▸ **Goal of the exercise**: Write out each line below precisely, passing over the pictures.

(Stored entries)
- Opening Delimiter -
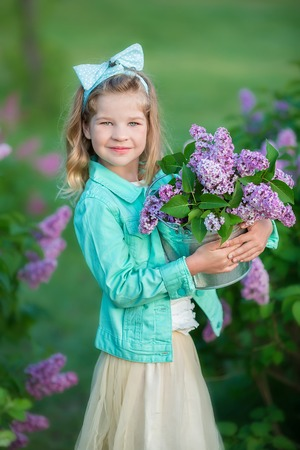 Cute girl in blue jackets with fairy airy skirt standing close to lilac bush.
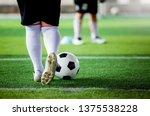 kid soccer player put white... | Shutterstock . vector #1375538228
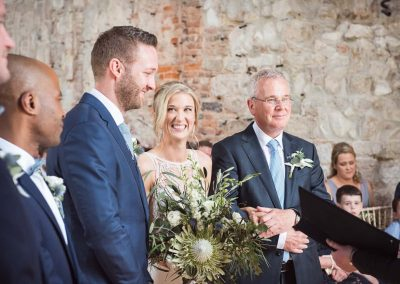 Lulworth Castle civil wedding ceremony photograph of happy bride and groom with huge green South African flower bouquet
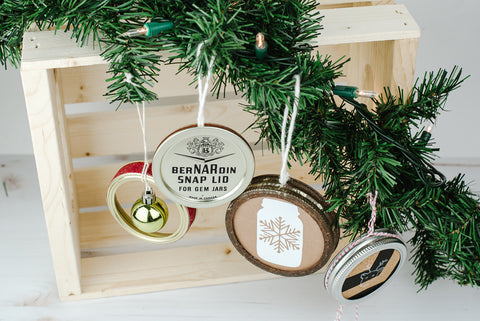 four DIY Christmas ornaments made out of used mason jar lids and rings hanging from an artificial evergreen bow in front of a natural wood crate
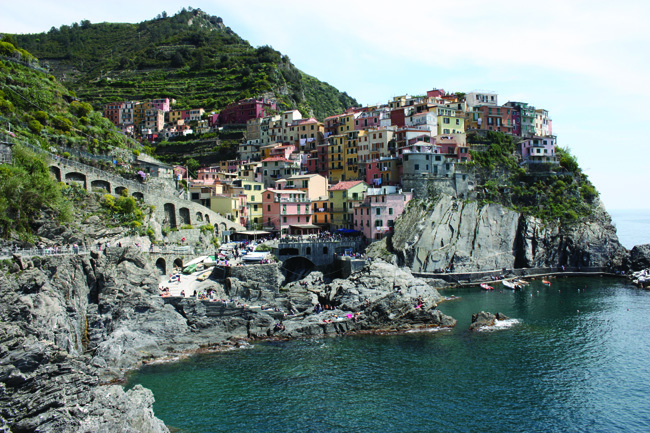 The houses of monterosso huddle on the rugged Ligurian cliffside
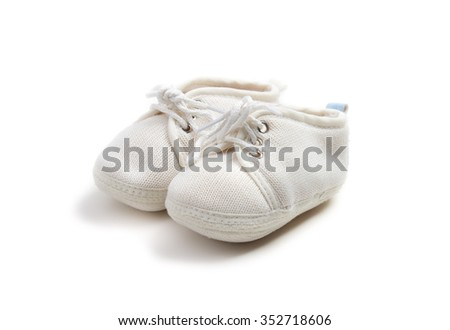 baby booties on a white background - stock photo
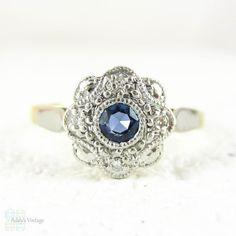 Sapphire & Diamond Daisy Engagement Ring, Blue Sapphire in Floral Shape Diamond Halo with Milgrain Beading. Circa 1930s, 18ct and Platinum.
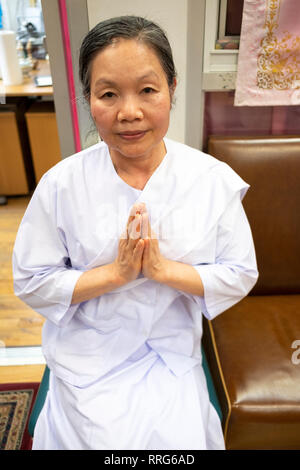 Posed portrait of a Buddhist nun in white clothing at a prayer service at a temple in Elmhurst, Queens, New York City. - Stock Image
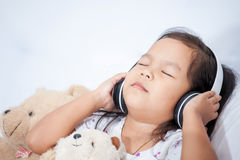 Cute asian little child girl in headphones closed eyes Royalty Free Stock Image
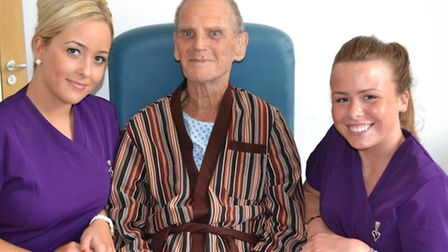 Patient Ronald Payne who enjoyed his pampering, is pictured with students Jacqueline Webster and Til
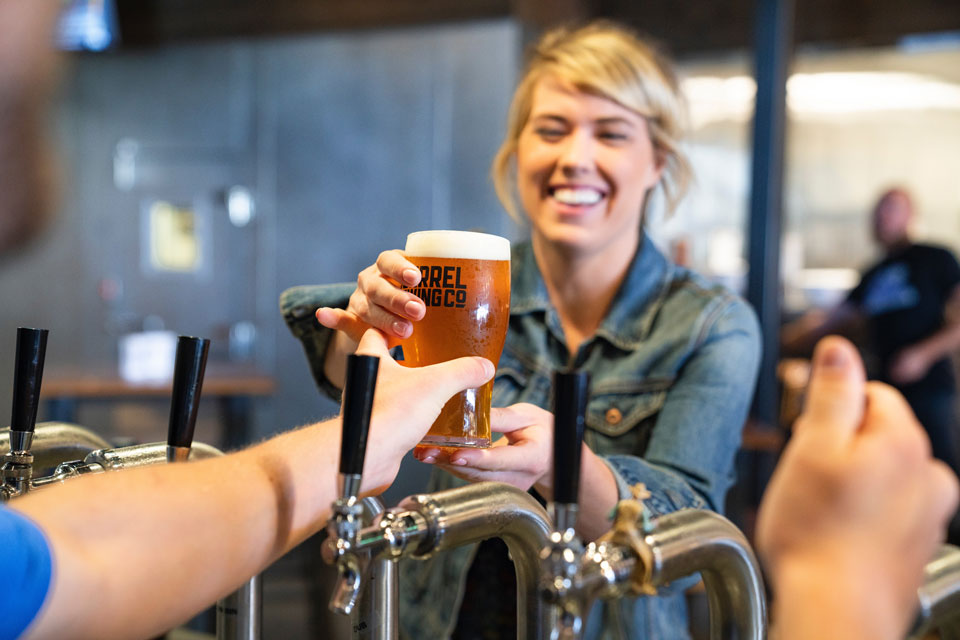 Eine Biertrinkerin bekommt ein frisch gezapftes Bier gereicht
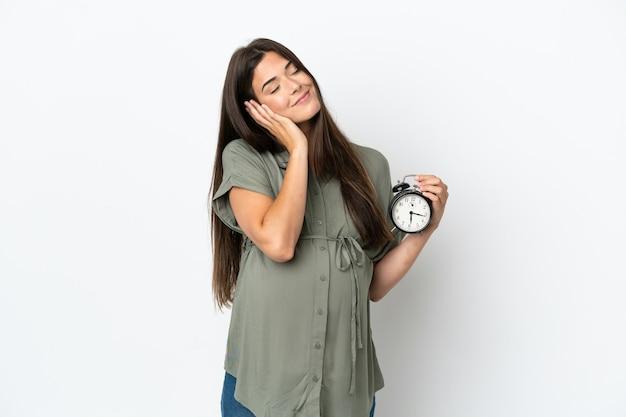 Jovem brasileira isolada no fundo branco grávida e segurando o relógio fazendo gestos para dormir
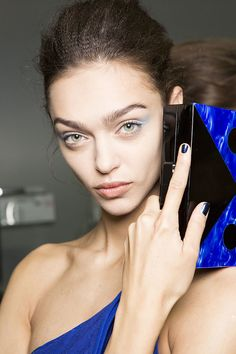 Blue was the primary color theme on the Emporio Armani runway, so of course the tips were painted a navy shade. #MFW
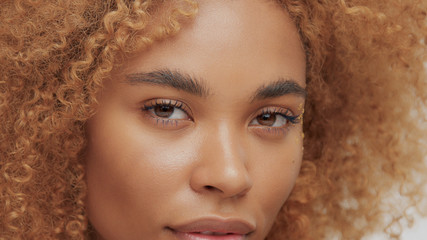 mixed race black blonde model with curly hair eyes closeup watching to the camera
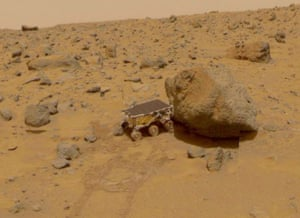 Nasa's Sojourner Rover analyses the Yogi Rock on the surface of Mars, during the Mars Pathfinder exploratory mission in July 1997.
- Closing Delimiter -
▸ **Solved problem**:
 Cute girl in blue jackets with fairy airy skirt standing close to lilac bush.
 kid soccer player put white... | Shutterstock . vector #1375538228
 Lulworth Castle civil wedding ceremony photograph of happy bride and groom with huge green South African flower bouquet
 four DIY Christmas ornaments made out of used mason jar lids and rings hanging from an artificial evergreen bow in front of a natural wood crate
 The houses of monterosso huddle on the rugged Ligurian cliffside
 baby booties on a white background - stock photo
 Sapphire & Diamond Daisy Engagement Ring, Blue Sapphire in Floral Shape Diamond Halo with Milgrain Beading. Circa 1930s, 18ct and Platinum.
 Posed portrait of a Buddhist nun in white clothing at a prayer service at a temple in Elmhurst, Queens, New York City. - Stock Image
 Cute asian little child girl in headphones closed eyes Royalty Free Stock Image
 Patient Ronald Payne who enjoyed his pampering, is pictured with students Jacqueline Webster and Til
 Eine Biertrinkerin bekommt ein frisch gezapftes Bier gereicht
 Jovem brasileira isolada no fundo branco grávida e segurando o relógio fazendo gestos para dormir
 Blue was the primary color theme on the Emporio Armani runway, so of course the tips were painted a navy shade. #MFW
 mixed race black blonde model with curly hair eyes closeup watching to the camera
 Nasa's Sojourner Rover analyses the Yogi Rock on the surface of Mars, during the Mars Pathfinder exploratory mission in July 1997.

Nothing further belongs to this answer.